OWL: Overcoming Window Length-Dependence in Speculative Decoding for Long-Context Inputs
Jaeseong Lee, seung-won hwang, Aurick Qiao, Gabriele Oliaro, Ye Wang, Samyam Rajbhandari
TL;DR
This work shows that existing speculative decoding methods fail to generalize to long-context inputs, limiting practical speedups. It introduces LongSpecBench to benchmark long-context performance and OWL, a length-generalized speculative decoding framework with an LSTM-based drafter, a [SPEC] verifier token for richer representations, and a hybrid HOWL decoder that combines tree and non-tree strategies. OWL achieves roughly 4.0–4.3 acceptance length on long-context inputs, and HOWL reaches about 6.1, substantially outperforming EAGLE3, while delivering notable speedups. The results suggest that length-generalization, richer intermediate signals, and hybrid decoding are key for scalable acceleration of LLMs on long-context tasks, with practical impact for real-world, long-context workloads; the authors also release code and datasets to catalyze further research.
Abstract
Speculative decoding promises faster inference for large language models (LLMs), yet existing methods fail to generalize to real-world settings. Benchmarks typically assume short contexts (e.g., 2K tokens), whereas practical workloads involve long contexts. We find current approaches degrade severely with long contexts; for instance, EAGLE3 even slows down the generation speed by 0.81x. We address these limitations by releasing a new long-context benchmark (LongSpecBench) and introducing a novel model (OWL).
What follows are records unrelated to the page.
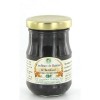 Confiture de raisin de bordeaux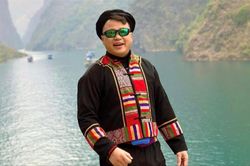 Dân mạng chỉ ra điểm thiếu sót của 'vợ cũ' Shark Bình, còn khuyên nên gửi lời cảm ơn đến Phương Oanh?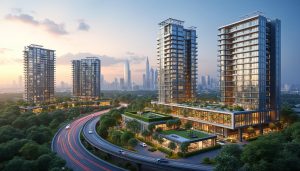 découvrez comment hexaom prévoit une croissance de 20 % de son chiffre d'affaires d'ici 2026 dans le secteur immobilier, avec des stratégies innovantes et un développement soutenu.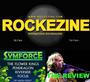 rockezine.com profile picture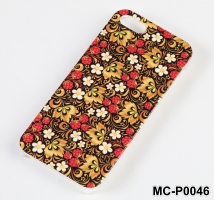 MC-P0046_F006_iphone5 case (39)_0046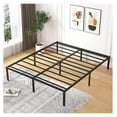 frame size 54 height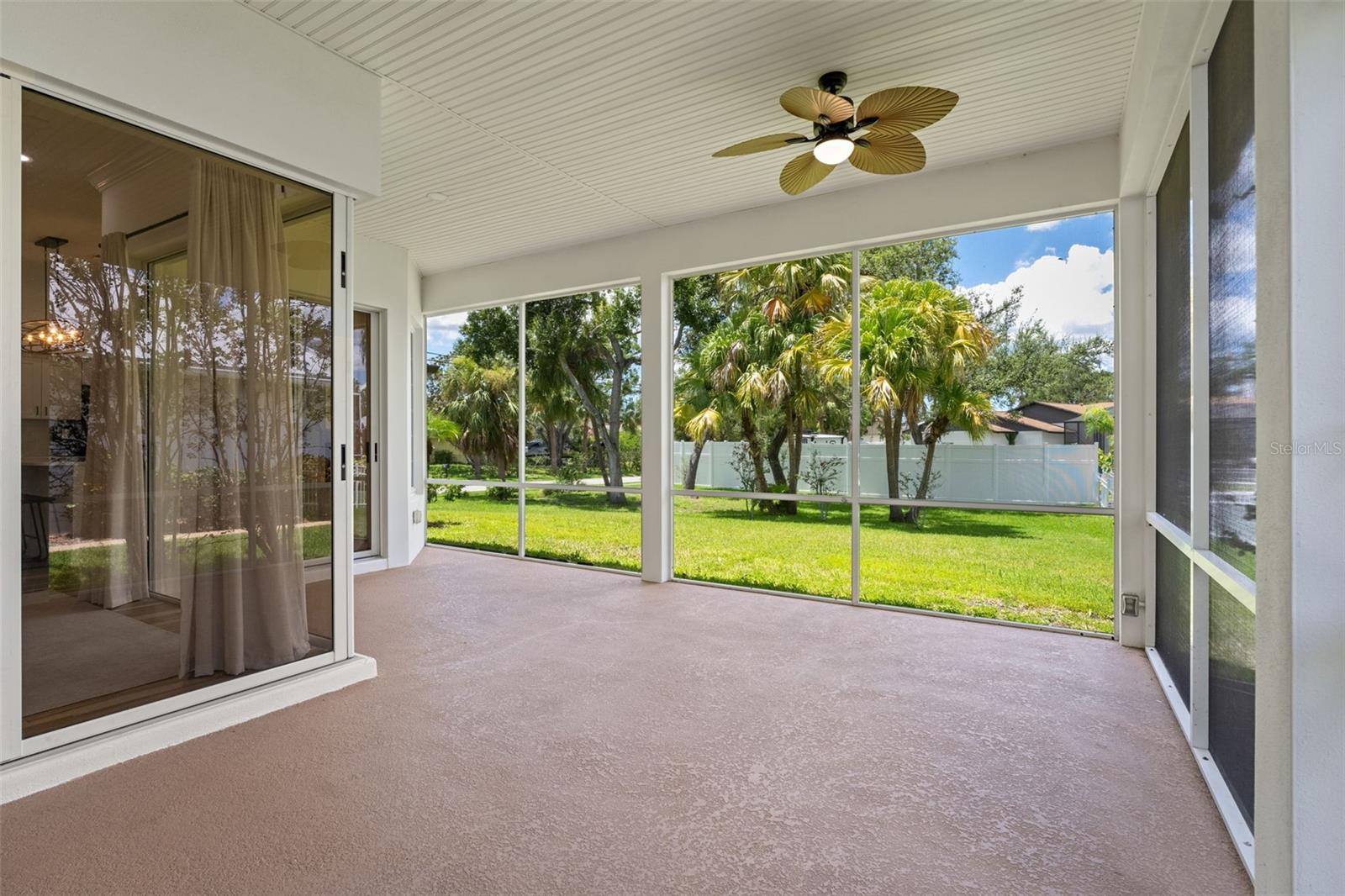 THE INLETS / RIVERDALE REV - Residential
OWL achieves about 5x higher acceptance length than EAGLE3 on long-context inputs through three innovations: (1) an LSTM-based drafter conditioned only on the last-token state, making it generalize to various lengths, (2) a special token [SPEC] in the verifier that produces richer representation for drafter, and (3) a hybrid algorithm combining both tree and non-tree decoding methods. We release all code and datasets to advance future research.